THE ONLY people to take the amnesty farce seriously were deputies, who suffered from dangerously high blood pressure, as they embarked on indignant sermons against rewarding tax evaders and demanded the imposition of additional criteria.

Deputies have nerve to talk about tax evaders, considering lawful tax evasion is one of the main perks of their job – they pay no tax on the car they buy and about half their remuneration is not subject to income tax – which none of the public-minded members of the legislature has suggested to give up now the country is bankrupt and needs every cent it can get.

All agreed that it would be outrageous to reward those selfish unpatriotic individuals that transferred their deposits abroad just before the Eurogroup meetings and demanded that the amnesty law excluded them. A possibility ignored by deputies was that the funds transferred abroad did not stem from tax evasion.

But all this talk, like the tax amnesty, is fantasy. Nobody will bring their money back, not even if the government promised to give each tax evader a donum of state land and a tax free car as an added incentive.

 

DESPITE all the doom and gloom, some good news was reported. The head of Cyprus Securities and Exchange Commission (CySEC), Demetra Kalogirou said she hoped shares of the new Bank of Cyprus could start trading in October.

A rather optimistic forecast that borders on wishful thinking, but public employees need to justify their salaries, a difficult task in current conditions. On Friday at 1pm, the total volume of transactions at the Cyprus stock exchange was in the region of 50 grand, 40 per cent of which went on Hellenic Bank shares which fell in value by 19 per cent.

Without Laiki and B of C, which accounted for 80 per cent of daily transactions, the stock exchange cannot justify its existence. The value of transactions is bigger at the Wednesday fruit and vegetable market at the Ochi roundabout in Nicosia which operates very smoothly without any highly-paid pen-pushers, sitting in luxury, air-conditioned offices, to regulate it.

 

NOBODY could have guessed that the occupying force of the part of Kyproulla formerly known as the free areas, the tyrannical troika, was back in town. Apart from the pictures gracing the papers and TV news of the IMF’s fearsome enforcer, deleterious Delia, there was very little to suggest the terrible troikan tyrants were visiting our martyred island.

======

WRITTEN REQUEST A —
In the passage on Cyprus, when did the head of CySEC hope that shares of the new Bank of Cyprus could start trading?

======

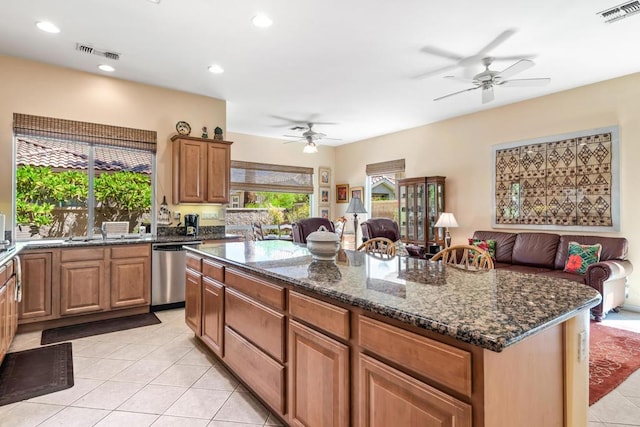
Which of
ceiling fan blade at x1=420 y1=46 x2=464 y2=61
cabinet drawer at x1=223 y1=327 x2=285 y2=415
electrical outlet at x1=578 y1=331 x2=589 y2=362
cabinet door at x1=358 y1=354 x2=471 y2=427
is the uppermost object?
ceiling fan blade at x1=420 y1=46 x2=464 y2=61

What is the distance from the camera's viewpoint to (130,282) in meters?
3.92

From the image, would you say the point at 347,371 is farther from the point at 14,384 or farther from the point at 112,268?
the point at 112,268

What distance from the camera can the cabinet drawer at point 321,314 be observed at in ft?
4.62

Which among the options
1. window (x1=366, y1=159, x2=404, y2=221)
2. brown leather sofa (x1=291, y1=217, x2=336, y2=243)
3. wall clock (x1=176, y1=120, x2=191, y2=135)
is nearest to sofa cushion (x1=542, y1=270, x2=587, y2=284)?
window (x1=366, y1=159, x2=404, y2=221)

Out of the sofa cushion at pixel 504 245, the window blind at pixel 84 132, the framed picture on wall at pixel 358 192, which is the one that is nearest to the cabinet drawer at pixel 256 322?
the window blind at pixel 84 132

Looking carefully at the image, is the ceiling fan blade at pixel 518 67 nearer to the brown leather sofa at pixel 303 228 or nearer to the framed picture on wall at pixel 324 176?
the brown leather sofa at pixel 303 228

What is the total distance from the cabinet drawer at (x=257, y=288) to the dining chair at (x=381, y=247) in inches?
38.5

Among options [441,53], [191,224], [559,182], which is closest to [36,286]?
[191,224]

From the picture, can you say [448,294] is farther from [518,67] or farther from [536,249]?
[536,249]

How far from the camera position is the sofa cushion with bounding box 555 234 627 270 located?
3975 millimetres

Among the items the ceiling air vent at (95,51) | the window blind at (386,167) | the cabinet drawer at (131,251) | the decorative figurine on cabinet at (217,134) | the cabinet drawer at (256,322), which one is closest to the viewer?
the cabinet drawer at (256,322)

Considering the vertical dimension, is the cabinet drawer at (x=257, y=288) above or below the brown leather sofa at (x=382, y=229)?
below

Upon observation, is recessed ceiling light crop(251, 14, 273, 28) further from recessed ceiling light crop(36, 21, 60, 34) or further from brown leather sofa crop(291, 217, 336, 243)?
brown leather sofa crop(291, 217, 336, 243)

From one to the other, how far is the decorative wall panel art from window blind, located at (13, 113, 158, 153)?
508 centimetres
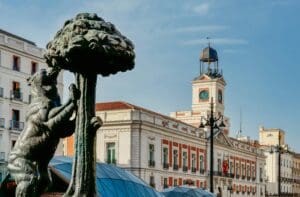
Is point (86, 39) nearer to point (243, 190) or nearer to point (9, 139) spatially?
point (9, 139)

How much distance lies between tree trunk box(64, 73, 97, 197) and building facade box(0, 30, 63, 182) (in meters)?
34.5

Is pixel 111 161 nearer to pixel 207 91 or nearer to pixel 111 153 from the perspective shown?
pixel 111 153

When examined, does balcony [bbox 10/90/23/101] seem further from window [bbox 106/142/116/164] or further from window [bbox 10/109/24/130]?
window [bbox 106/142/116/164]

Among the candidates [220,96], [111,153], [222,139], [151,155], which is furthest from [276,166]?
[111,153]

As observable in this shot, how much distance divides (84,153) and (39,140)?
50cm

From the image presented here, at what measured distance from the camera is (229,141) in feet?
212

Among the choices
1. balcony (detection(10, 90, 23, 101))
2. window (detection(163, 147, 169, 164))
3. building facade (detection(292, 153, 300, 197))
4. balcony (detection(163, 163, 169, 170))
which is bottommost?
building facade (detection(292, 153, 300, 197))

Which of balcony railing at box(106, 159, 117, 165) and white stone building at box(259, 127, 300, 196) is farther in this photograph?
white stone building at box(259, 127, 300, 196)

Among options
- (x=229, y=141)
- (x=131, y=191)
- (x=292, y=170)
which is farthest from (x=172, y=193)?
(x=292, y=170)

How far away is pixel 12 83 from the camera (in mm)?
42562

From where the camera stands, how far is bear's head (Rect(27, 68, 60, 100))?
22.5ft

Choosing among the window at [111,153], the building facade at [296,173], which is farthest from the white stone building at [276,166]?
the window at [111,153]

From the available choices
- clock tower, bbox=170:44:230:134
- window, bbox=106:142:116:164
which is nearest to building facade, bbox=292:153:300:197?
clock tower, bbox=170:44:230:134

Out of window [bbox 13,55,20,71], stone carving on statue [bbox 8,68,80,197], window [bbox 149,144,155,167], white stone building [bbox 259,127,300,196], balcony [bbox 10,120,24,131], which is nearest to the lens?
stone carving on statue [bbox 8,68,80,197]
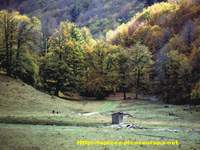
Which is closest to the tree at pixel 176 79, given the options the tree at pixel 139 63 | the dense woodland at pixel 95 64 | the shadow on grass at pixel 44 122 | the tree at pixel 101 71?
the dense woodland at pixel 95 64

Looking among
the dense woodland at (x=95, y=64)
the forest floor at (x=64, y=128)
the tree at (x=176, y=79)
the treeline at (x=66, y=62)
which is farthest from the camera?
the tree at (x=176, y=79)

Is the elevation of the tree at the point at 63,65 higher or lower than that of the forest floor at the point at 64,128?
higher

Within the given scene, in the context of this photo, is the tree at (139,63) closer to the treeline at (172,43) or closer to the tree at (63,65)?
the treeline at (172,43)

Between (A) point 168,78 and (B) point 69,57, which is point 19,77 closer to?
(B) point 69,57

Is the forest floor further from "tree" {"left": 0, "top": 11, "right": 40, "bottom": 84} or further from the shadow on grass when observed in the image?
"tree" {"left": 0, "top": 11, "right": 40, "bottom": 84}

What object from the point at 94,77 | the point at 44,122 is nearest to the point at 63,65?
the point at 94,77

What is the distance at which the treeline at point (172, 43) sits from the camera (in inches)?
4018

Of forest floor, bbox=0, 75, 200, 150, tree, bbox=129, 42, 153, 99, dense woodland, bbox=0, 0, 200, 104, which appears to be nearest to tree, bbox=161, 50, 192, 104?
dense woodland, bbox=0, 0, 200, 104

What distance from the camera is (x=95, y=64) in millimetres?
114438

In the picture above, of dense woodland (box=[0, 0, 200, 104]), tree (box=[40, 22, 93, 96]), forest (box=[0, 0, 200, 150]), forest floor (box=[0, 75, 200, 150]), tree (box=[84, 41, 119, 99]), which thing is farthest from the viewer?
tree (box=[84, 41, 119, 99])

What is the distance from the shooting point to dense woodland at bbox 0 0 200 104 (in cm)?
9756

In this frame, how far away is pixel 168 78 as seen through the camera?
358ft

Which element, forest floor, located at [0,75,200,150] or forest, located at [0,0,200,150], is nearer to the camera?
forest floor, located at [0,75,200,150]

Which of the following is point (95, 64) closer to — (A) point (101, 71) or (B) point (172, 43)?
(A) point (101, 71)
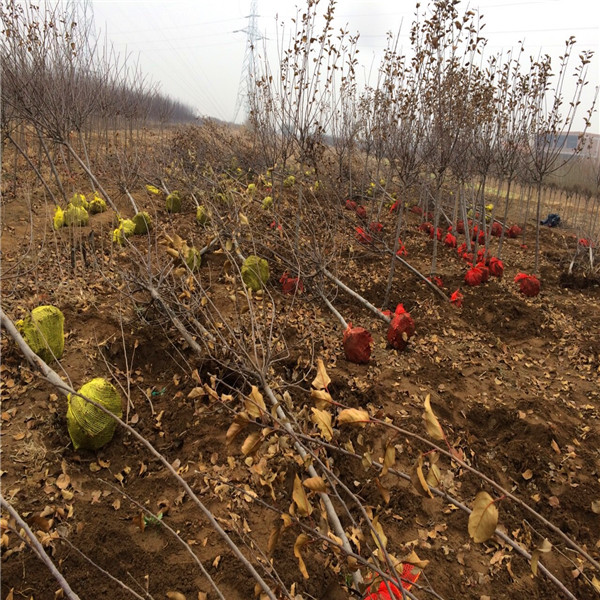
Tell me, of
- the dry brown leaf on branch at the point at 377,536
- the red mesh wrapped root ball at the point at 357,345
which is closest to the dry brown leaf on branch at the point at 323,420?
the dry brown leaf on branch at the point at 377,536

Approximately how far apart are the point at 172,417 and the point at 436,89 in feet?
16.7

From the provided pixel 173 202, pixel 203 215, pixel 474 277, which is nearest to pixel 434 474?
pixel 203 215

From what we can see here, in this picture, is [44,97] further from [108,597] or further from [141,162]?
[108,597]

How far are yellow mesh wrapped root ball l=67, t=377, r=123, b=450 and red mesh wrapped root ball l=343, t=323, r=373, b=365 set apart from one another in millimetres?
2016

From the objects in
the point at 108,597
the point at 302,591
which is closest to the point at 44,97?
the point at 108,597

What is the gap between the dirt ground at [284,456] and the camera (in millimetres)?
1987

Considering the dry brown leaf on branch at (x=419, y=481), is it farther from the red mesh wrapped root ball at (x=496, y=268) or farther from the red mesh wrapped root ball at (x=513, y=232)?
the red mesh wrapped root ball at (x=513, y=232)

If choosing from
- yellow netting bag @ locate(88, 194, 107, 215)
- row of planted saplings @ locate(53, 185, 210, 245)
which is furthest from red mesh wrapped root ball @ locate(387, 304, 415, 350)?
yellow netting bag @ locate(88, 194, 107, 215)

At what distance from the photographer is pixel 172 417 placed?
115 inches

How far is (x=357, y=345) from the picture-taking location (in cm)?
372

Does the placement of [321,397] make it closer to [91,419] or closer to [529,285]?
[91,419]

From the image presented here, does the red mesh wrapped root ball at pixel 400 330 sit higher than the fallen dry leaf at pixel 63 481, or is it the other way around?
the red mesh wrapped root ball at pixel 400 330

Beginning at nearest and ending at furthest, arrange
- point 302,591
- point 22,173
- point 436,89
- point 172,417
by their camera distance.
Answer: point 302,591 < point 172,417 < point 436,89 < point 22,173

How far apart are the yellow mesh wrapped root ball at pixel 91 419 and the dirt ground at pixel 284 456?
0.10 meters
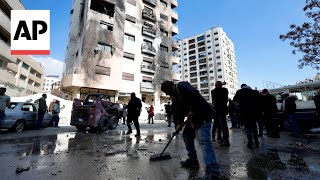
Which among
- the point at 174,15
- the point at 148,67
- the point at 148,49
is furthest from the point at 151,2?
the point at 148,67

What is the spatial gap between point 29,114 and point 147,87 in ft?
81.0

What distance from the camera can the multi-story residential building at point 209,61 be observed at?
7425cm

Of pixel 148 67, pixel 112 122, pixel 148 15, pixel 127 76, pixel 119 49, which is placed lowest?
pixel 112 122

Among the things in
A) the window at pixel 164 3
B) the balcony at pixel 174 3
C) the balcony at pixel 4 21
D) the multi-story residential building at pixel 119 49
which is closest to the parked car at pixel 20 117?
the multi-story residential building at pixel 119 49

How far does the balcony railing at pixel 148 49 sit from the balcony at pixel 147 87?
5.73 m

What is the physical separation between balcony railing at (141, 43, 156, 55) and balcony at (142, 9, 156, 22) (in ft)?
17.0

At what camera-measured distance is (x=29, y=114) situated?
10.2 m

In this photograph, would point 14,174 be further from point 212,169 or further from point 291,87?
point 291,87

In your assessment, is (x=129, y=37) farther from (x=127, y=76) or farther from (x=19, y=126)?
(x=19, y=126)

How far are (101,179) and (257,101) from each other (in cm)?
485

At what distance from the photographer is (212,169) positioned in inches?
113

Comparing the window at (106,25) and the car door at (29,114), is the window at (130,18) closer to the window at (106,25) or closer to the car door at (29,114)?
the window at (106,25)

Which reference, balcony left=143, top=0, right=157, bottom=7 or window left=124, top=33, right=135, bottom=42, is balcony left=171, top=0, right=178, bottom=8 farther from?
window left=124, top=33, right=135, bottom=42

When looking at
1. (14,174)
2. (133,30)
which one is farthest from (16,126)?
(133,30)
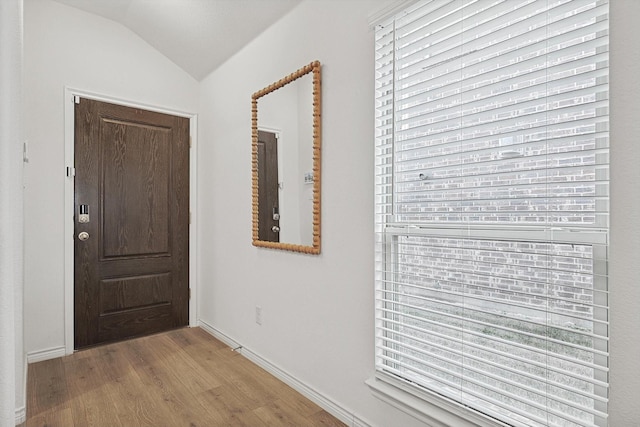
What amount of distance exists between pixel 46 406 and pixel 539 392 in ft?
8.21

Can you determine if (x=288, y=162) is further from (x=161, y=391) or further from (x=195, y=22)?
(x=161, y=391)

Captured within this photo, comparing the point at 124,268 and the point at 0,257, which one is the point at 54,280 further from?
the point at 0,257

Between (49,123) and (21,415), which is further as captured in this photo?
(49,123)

======

WRITTEN REQUEST B —
Which lines of the records contain the word "this"? Copy out each of them.

WRITTEN REPLY A —
October

WRITTEN REPLY B —
As observable in this shot, how much distance divides (84,153) and (39,140)?
Which of balcony railing at box(106, 159, 117, 165) and white stone building at box(259, 127, 300, 196) is farther in this photograph?
Within the given scene, in the context of this photo, is the tree at (139,63) closer to the treeline at (172,43) or closer to the tree at (63,65)?
In this frame, how far away is pixel 168 78 as seen through the camera?
From what we can see here, in this picture, is [44,97] further from [108,597] or further from [141,162]?
In this photograph, would point 14,174 be further from point 212,169 or further from point 291,87?
Captured within this photo, comparing the point at 124,268 and the point at 0,257, which one is the point at 54,280 further from?
Between (49,123) and (21,415), which is further as captured in this photo?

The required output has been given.